黒龍に近づけていることに高ぶっているのか。
意気揚々としている魔獣の研究科たちに、命は惜しくないのか、と問いたかった。
「弱った黒龍をこの目で見ることが出来るのかも知れないと思うと、楽しみで仕方ありませんな」
「知っていますか? 黒龍の鱗には桁違いの魔力が詰まっているそうで……」
和気あいあいと会話を交わす感じから見るに、何か手柄を一つでも得ないと引き返しそうにもないな……。
溜息が零れそうになりつつ横目にユルを見ると、彼は遠くを眺めるようにして、私たちの頭上から垂れ下がる氷の氷柱を眺めていた。
「ユル様、一緒に行きましょうか」
「……」
ユルは返事をしないまま、歩き出した。
特に断られなかったので、勝手について行くことにする。
この子は主人公のひとりなんだから。絶対におかしなことが起きないようにしなくては。
「ルーナさん。僕たちは左側の道へ行こうかと思うのですが……ルーナさんたちはどうしますか?」
ライリーが左側の道の前で、私に向かってそう声をかけてきた。
「左の道ですか……」
ナイスすぎる!
だって右の道から黒龍の痕跡が見られたから、私もちょうどそちらがいいと思っていたところだったのだ。

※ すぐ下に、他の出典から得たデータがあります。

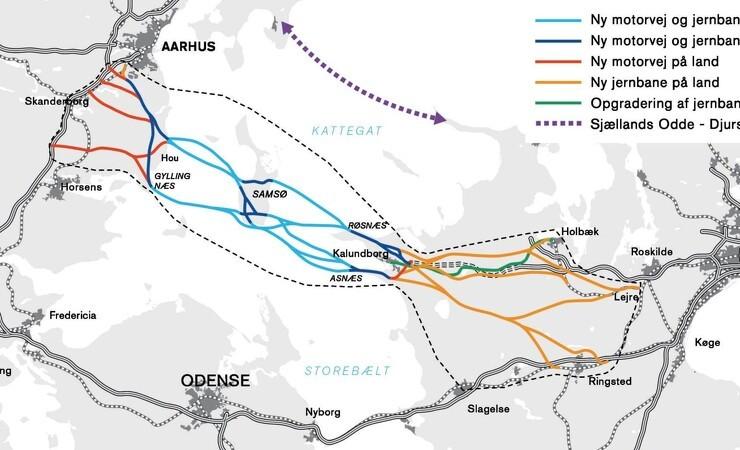 Cowi vinder nye opgaver om Kattegatforbindelsen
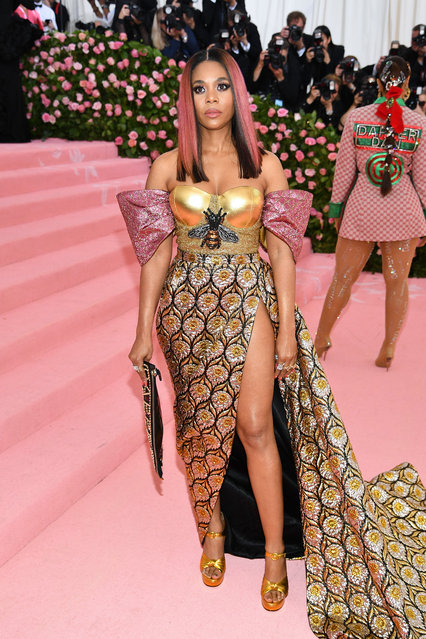 Regina Hall attends The 2019 Met Gala Celebrating Camp: Notes on Fashion at Metropolitan Museum of Art on May 06, 2019 in New York City. (Photo by Dimitrios Kambouris/Getty Images for The Met Museum/Vogue)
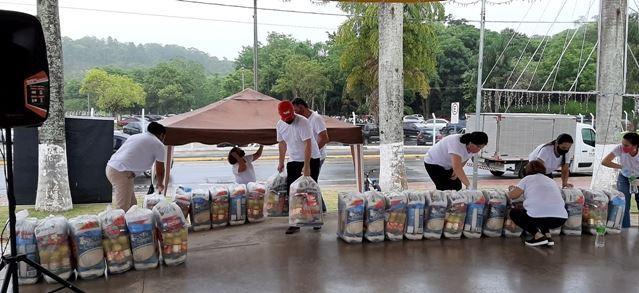 Fundo Social inicia as entregas das doações arrecadadas com a Campanha Natal Solidário 2020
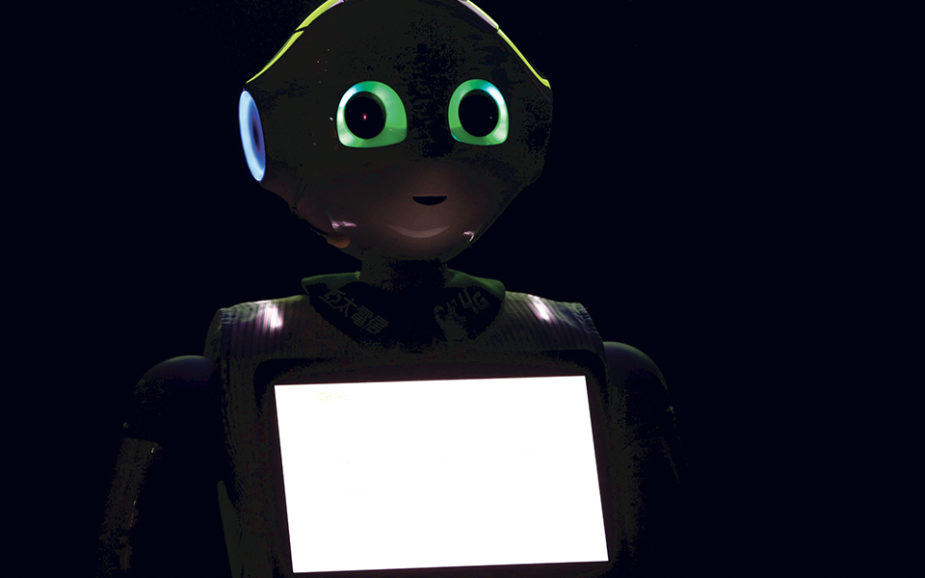 Fundo gerido  por robô faz sucesso  no Banco Best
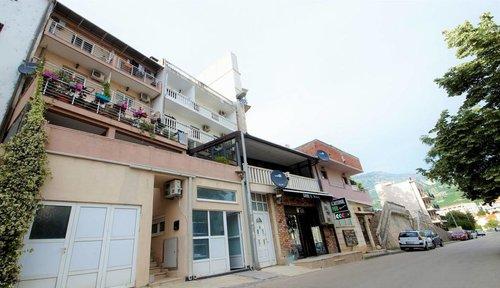 Горящий тур в Sara Apartments 3☆ Черногория, Будва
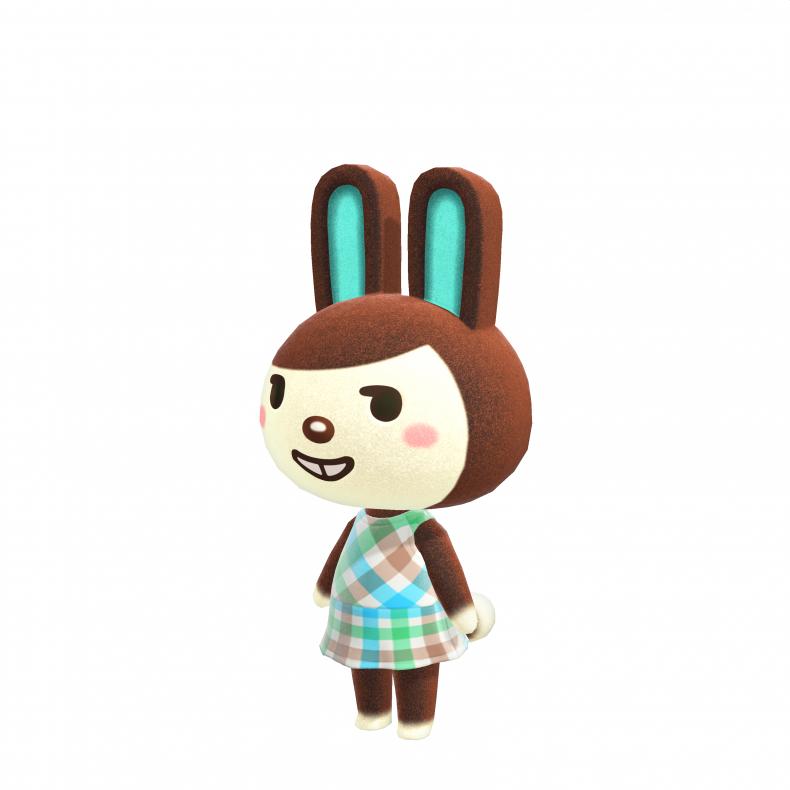 250 New Animal Crossing New Horizons Renders Confirming Dozens Of Returning Villagers Resetera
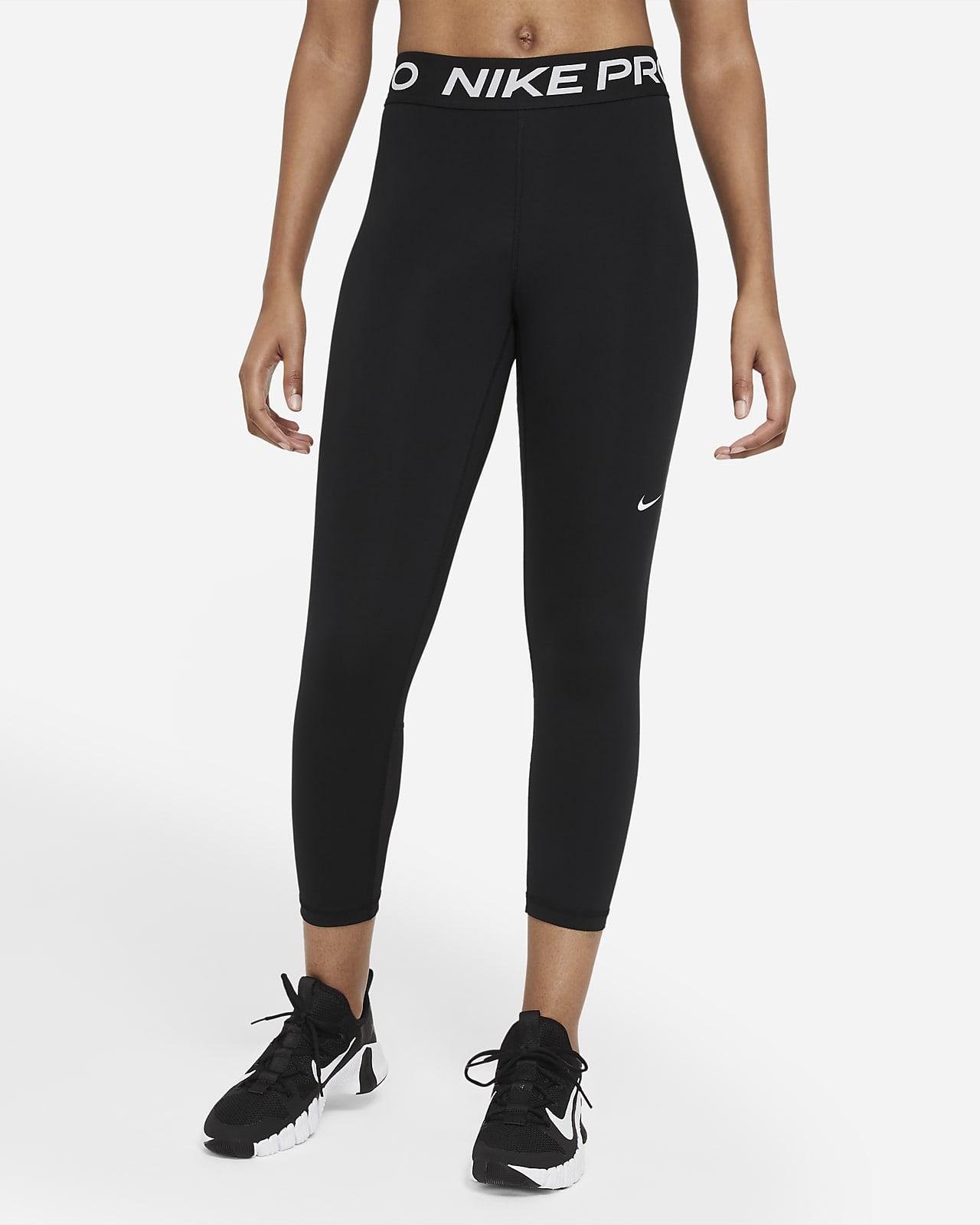 Korte Nike Pro 365-leggings med mellemhøj talje til kvinder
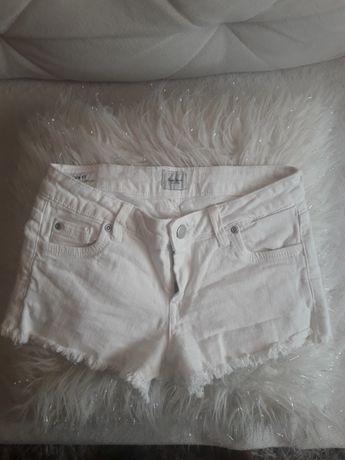 Pepe jeans szorty jeansowe xs białe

「ユル様、私たちもあちらへ……ユル様? あ、ユル様! 待ってください!」
気づけば、右側の道へ他の大人たちと共に、ユルは向かっていった。
し、しまった! ちょっと目を離した隙に!
「ごめんなさい、ライリー様! ユル様を追いかけるので、ひとまず私、こっち側に行きますね!」
「あ、はい! 魔塔主様も公子様を優先してとおっしゃっていたので、気にしないでください!」
「はい。では! また外でお会いしましょう!」
手を振って、そのままユルの後を追う。
出来れば行きたくなかったけれど、ユルが向かってしまったなら仕方ない。
さり気なく理由をつけて引き返す算段を立てなければ!
「それにしてもさすが公子様でございます。近隣の魔獣のみならず、黒龍の調査を自ら買って出ますとは」
「さすが、魔獣研究の第一人者である公爵様の息子ですな」
寄ってたかって、ユルを持ち上げる魔法魔術の研究家たちを目に映しながら、小説の内容を思い返していた。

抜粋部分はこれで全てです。